INSTRUCTION:
List every line in the listing below that contains the string "instances".

DATA SHOWN:
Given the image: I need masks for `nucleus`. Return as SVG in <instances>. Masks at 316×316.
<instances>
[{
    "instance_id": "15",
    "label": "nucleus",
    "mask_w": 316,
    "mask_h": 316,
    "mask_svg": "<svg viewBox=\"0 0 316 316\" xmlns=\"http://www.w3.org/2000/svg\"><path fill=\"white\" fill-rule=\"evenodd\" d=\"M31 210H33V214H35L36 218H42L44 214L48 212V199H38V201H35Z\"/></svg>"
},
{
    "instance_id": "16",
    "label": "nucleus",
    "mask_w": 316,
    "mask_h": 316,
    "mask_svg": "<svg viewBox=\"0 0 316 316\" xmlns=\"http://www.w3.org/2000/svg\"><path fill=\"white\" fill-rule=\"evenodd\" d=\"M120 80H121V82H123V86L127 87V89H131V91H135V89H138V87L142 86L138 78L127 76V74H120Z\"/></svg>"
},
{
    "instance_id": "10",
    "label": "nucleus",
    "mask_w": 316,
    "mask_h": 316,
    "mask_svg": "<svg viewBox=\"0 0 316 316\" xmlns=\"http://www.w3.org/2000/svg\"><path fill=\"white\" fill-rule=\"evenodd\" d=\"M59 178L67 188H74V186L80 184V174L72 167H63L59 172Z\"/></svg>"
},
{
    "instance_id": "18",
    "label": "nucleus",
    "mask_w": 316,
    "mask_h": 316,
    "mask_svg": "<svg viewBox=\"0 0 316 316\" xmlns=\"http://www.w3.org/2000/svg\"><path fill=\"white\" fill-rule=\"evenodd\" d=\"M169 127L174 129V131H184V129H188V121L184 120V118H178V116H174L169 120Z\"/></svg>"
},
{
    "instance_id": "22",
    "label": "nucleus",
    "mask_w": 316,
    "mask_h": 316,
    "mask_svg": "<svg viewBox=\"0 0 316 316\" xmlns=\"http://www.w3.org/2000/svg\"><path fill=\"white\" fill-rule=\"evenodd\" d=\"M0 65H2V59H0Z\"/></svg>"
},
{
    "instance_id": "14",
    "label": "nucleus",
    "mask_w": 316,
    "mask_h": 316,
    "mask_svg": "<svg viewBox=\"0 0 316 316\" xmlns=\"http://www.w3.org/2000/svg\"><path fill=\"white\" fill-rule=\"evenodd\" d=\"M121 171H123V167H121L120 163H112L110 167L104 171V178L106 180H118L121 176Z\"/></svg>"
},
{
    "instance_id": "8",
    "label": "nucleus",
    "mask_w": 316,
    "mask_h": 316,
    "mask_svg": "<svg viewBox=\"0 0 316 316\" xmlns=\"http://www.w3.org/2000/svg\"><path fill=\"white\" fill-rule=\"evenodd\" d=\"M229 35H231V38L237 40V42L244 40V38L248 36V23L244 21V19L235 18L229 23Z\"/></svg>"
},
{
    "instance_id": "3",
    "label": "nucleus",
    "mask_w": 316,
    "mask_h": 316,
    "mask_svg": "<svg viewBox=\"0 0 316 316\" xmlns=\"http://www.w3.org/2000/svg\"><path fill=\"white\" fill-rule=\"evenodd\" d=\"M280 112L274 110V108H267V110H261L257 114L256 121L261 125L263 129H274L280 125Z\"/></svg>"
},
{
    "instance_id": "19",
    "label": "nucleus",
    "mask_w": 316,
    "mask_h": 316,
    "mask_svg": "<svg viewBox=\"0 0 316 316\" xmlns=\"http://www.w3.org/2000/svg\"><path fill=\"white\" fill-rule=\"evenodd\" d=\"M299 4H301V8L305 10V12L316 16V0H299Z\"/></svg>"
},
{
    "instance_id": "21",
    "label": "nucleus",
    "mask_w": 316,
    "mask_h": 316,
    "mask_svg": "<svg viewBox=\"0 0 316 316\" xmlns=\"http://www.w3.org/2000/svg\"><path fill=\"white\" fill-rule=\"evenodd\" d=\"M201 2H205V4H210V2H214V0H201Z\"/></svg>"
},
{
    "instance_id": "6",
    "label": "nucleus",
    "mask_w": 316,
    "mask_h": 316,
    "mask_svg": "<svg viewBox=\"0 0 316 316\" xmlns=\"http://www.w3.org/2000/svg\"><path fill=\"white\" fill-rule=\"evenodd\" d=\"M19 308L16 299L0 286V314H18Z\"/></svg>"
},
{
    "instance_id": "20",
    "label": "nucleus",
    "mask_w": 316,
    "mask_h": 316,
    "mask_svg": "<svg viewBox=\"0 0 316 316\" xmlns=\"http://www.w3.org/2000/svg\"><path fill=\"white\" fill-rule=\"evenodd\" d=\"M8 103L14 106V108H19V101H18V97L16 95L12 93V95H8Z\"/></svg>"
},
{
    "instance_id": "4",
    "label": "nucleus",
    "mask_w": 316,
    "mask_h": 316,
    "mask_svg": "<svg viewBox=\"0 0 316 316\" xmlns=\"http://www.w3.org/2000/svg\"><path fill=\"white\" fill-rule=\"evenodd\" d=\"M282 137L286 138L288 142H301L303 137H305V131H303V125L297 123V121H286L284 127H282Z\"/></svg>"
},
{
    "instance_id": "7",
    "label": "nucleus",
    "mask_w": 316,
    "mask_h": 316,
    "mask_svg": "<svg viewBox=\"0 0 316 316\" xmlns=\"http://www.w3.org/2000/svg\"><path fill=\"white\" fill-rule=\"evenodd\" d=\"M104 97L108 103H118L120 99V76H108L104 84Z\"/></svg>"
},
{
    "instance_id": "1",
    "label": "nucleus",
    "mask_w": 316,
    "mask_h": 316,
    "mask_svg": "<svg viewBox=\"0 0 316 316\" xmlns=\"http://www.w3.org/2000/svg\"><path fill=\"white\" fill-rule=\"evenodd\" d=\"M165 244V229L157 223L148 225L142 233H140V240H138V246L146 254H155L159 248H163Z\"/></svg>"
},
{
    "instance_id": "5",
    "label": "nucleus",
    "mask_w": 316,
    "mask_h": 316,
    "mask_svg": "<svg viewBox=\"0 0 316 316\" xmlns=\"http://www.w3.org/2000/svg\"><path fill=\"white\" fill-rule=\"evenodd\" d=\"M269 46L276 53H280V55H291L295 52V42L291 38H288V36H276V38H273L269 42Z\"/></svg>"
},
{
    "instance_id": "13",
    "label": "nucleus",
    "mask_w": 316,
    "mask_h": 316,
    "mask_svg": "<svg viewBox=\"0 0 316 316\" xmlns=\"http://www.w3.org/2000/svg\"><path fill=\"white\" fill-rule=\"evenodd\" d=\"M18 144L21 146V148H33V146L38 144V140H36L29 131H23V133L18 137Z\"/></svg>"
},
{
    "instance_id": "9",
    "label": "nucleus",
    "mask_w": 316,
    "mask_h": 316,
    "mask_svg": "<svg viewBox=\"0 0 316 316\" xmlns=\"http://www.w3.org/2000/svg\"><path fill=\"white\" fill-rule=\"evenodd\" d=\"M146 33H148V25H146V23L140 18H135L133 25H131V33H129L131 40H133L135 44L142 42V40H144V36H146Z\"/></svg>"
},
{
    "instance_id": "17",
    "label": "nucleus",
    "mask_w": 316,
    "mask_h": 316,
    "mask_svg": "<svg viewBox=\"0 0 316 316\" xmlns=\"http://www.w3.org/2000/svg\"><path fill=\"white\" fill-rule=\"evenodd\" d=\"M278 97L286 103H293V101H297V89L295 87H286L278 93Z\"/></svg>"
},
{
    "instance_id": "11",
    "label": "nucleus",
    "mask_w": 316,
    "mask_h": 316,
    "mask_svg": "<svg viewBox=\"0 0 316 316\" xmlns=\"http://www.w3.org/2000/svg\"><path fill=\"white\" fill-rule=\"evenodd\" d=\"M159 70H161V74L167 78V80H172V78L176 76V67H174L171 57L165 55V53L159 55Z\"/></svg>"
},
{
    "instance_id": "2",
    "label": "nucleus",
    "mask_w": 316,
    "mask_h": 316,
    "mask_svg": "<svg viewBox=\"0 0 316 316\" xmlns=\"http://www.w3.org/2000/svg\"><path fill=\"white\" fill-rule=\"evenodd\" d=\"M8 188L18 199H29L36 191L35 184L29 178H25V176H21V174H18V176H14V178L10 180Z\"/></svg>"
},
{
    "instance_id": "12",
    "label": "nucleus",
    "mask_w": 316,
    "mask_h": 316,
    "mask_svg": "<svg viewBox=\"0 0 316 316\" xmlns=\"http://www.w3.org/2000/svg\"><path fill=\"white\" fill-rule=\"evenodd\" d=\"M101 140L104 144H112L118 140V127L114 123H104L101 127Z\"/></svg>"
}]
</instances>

TASK ANSWER:
Given the image: I need masks for `nucleus`. Return as SVG in <instances>. Masks at 316×316.
<instances>
</instances>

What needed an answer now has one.